And I think that's one of the benefits actually of AI.
We have the ability to create more efficiencies in the health services research process.
by using the technology. I think there's a need for education, there's a need for training,
there's a, of the workforce, both on the researchers who are doing the research and on the folks
who are doing the peer review. We've all seen the things that kind of slipped through. We've all
heard the stories of the folks who put the content in white that wasn't read, but you can,
when the peer review comes through and when they run it through the model, it makes it more
positive. So we still have to make sure that we have humans in the loop as part of the process. And at the
same time, I do think it is important for us to make sure that as we're maintaining relevance from an
academic perspective, that we are finding ways to create efficiency and move things forward faster.
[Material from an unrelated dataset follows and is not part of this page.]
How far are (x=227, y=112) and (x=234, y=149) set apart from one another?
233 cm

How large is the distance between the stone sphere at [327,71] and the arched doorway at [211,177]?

And as AI moves from the diagnostic realm into more clinical applications, what are you seeing
in some of the biggest areas for potential? We're already seeing some of them. One, we're seeing
the work to reduce the workload for clinicians.
The numbers are small, but clinicians seem to say they feel it.
And that really matters.
I think the ability to consolidate information and data in the clinical process is very important.
I think a big piece of the work is in research and development.
Just the research and development and drug discovery process,
I think is going to be really important.
One of the things that I really am excited about is the clinicians that are involved in the
implementation process.
I think we need to have more of the care team involved, but the fact that clinicians are
there and part of developing the workflows, I think is really a very important part of the
process that it wasn't as engaged in the past as it is now.
I think I can second the feeling the pressure lifted as a busy medical resident and having
to keep a lot of information, whether it's just being able to make charting a little bit
easier or even I think the biggest thing I've seen a lot is finding information, right?
Like knowing, okay, let's say I have a patient that comes in.
They have adrenal insufficiency, but they also have all these other conditions.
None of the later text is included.